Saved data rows
____
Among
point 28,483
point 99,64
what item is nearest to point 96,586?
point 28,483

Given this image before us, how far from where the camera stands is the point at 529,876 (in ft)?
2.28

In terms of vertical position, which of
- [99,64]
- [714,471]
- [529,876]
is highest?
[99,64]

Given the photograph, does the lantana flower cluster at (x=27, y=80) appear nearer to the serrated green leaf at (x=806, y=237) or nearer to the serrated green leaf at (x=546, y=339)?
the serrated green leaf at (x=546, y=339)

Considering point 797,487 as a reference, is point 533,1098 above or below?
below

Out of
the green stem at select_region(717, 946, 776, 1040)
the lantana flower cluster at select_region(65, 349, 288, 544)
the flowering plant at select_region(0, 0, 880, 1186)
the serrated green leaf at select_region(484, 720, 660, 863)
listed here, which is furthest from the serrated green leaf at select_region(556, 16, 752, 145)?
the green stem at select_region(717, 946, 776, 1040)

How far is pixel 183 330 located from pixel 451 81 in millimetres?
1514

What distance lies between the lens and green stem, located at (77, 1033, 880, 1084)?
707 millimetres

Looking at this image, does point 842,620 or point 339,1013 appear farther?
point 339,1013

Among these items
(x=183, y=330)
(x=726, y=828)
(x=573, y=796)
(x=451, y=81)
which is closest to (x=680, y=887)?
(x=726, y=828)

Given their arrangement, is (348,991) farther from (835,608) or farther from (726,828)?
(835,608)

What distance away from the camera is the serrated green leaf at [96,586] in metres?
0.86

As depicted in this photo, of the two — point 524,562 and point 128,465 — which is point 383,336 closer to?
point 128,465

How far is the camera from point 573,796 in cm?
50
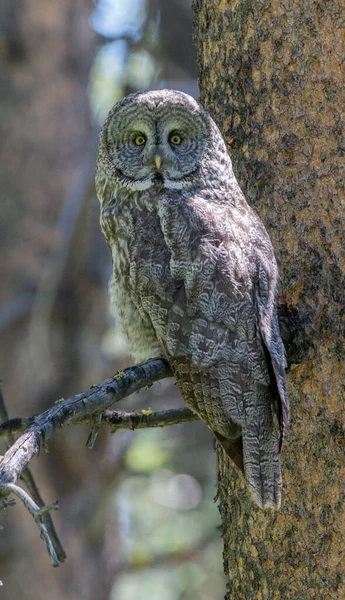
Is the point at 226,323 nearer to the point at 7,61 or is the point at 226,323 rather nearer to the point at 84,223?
the point at 84,223

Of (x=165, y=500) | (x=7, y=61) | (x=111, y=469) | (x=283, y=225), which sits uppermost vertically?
(x=7, y=61)

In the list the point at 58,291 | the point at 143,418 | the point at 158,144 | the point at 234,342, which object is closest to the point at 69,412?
the point at 143,418

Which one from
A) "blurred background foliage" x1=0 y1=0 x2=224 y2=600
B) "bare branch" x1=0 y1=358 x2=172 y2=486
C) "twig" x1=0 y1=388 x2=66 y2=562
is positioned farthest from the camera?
"blurred background foliage" x1=0 y1=0 x2=224 y2=600

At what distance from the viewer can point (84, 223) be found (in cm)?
651

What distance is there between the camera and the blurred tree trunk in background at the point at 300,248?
3010 millimetres

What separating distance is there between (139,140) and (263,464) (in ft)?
5.20

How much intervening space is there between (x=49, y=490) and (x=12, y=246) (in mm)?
2053

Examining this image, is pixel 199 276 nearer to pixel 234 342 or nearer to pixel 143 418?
pixel 234 342

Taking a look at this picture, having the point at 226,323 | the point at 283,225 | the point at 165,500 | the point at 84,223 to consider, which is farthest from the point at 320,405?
the point at 165,500

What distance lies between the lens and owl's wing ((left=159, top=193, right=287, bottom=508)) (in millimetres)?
2982

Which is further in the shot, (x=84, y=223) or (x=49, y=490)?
(x=49, y=490)

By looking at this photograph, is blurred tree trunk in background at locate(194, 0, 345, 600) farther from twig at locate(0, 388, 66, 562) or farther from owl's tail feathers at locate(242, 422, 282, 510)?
twig at locate(0, 388, 66, 562)

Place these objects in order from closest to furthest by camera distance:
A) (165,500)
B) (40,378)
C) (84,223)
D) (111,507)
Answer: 1. (84,223)
2. (40,378)
3. (111,507)
4. (165,500)

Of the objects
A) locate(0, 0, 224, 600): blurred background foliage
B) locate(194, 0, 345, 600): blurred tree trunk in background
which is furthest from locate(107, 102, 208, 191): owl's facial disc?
locate(0, 0, 224, 600): blurred background foliage
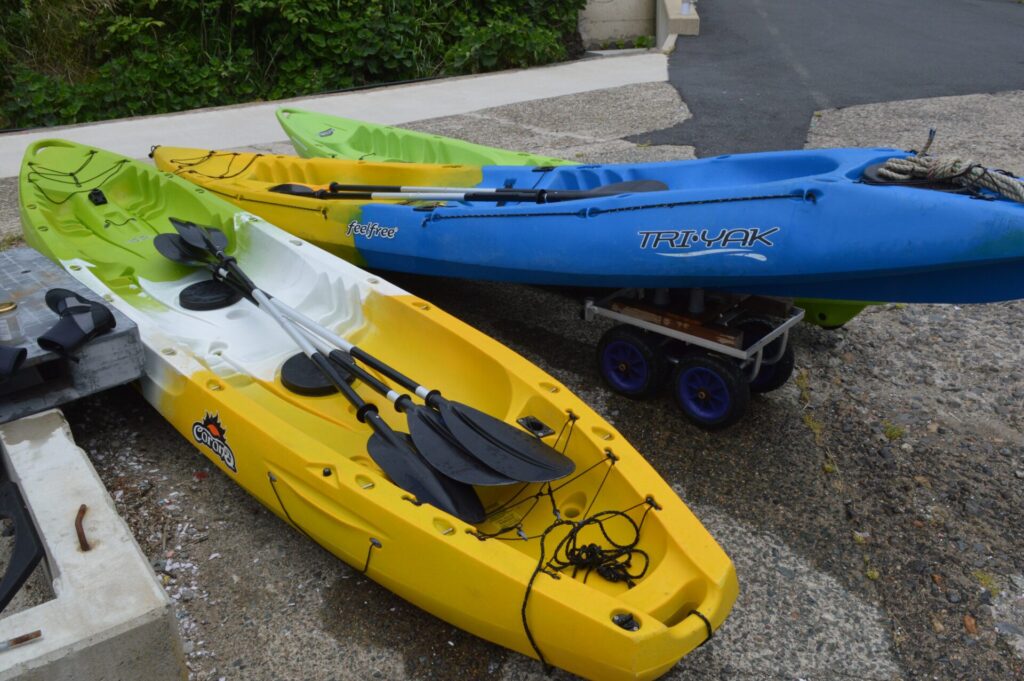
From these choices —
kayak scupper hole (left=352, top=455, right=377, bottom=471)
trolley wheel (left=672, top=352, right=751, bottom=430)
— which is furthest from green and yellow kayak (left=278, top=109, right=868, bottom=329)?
____
TASK TO CARRY OUT
Copy out every one of the rows above word for word, from the first through the last. Leave the pictures out of your answer.

PROBLEM SOLUTION
Among
point 28,483
point 99,64
what item is nearest to point 96,586?
point 28,483

Given this image before us, how far from where the camera stands is the point at 529,876 (in ft)?
2.28

In terms of vertical position, which of
- [99,64]
- [714,471]
- [529,876]
is highest?
[99,64]

Given the photograph, does the lantana flower cluster at (x=27, y=80) appear nearer to the serrated green leaf at (x=806, y=237) or nearer to the serrated green leaf at (x=546, y=339)?
the serrated green leaf at (x=546, y=339)

Considering point 797,487 as a reference, is point 533,1098 above or below?
below

Out of
the green stem at select_region(717, 946, 776, 1040)
the lantana flower cluster at select_region(65, 349, 288, 544)
the flowering plant at select_region(0, 0, 880, 1186)
the serrated green leaf at select_region(484, 720, 660, 863)
listed here, which is furthest from the serrated green leaf at select_region(556, 16, 752, 145)?
the green stem at select_region(717, 946, 776, 1040)

How far is pixel 183 330 located from pixel 451 81 in millimetres?
1514

What distance lies between the lens and green stem, located at (77, 1033, 880, 1084)?
707 millimetres

Looking at this image, does point 842,620 or point 339,1013 appear farther?
point 339,1013

Among these items
(x=183, y=330)
(x=726, y=828)
(x=573, y=796)
(x=451, y=81)
which is closest to (x=680, y=887)?
(x=726, y=828)

Given their arrangement, is (348,991) farther from (835,608) or farther from (726,828)?
(835,608)

What distance away from the camera is the serrated green leaf at [96,586] in metres?
0.86

As depicted in this photo, of the two — point 524,562 and point 128,465 — which is point 383,336 closer to?
point 128,465

How far is the camera from point 573,796 in cm?
50
Is the point at 226,323 nearer to the point at 7,61 or is the point at 226,323 rather nearer to the point at 84,223?
the point at 84,223

Of (x=165, y=500) | (x=7, y=61) | (x=111, y=469) | (x=283, y=225), which sits uppermost vertically?
(x=7, y=61)

In the list the point at 58,291 | the point at 143,418 | the point at 158,144 | the point at 234,342, which object is closest to the point at 69,412?
the point at 143,418

Which one from
A) "blurred background foliage" x1=0 y1=0 x2=224 y2=600
B) "bare branch" x1=0 y1=358 x2=172 y2=486
C) "twig" x1=0 y1=388 x2=66 y2=562
is positioned farthest from the camera?
"blurred background foliage" x1=0 y1=0 x2=224 y2=600

At what distance from the viewer can point (84, 223) be found (in cm)?
651

What distance is there between the camera and the blurred tree trunk in background at the point at 300,248?
3010 millimetres

What separating distance is there between (139,140) and (263,464) (in ft)?
5.20

How much intervening space is there between (x=49, y=490) and (x=12, y=246) (in mm)?
2053

Examining this image, is pixel 199 276 nearer to pixel 234 342 or nearer to pixel 143 418?
pixel 234 342

Taking a look at this picture, having the point at 226,323 | the point at 283,225 | the point at 165,500 | the point at 84,223 to consider, which is farthest from the point at 320,405?
the point at 165,500

What distance lies between the lens and owl's wing ((left=159, top=193, right=287, bottom=508)) (in millimetres)?
2982

Which is further in the shot, (x=84, y=223) or (x=49, y=490)?
(x=49, y=490)

By looking at this photograph, is blurred tree trunk in background at locate(194, 0, 345, 600) farther from twig at locate(0, 388, 66, 562) or farther from owl's tail feathers at locate(242, 422, 282, 510)?
twig at locate(0, 388, 66, 562)

Place these objects in order from closest to furthest by camera distance:
A) (165,500)
B) (40,378)
C) (84,223)
D) (111,507)
Answer: 1. (84,223)
2. (40,378)
3. (111,507)
4. (165,500)

Of the objects
A) locate(0, 0, 224, 600): blurred background foliage
B) locate(194, 0, 345, 600): blurred tree trunk in background
which is furthest from locate(107, 102, 208, 191): owl's facial disc?
locate(0, 0, 224, 600): blurred background foliage
From these choices —
kayak scupper hole (left=352, top=455, right=377, bottom=471)
trolley wheel (left=672, top=352, right=751, bottom=430)
— which is furthest from green and yellow kayak (left=278, top=109, right=868, bottom=329)?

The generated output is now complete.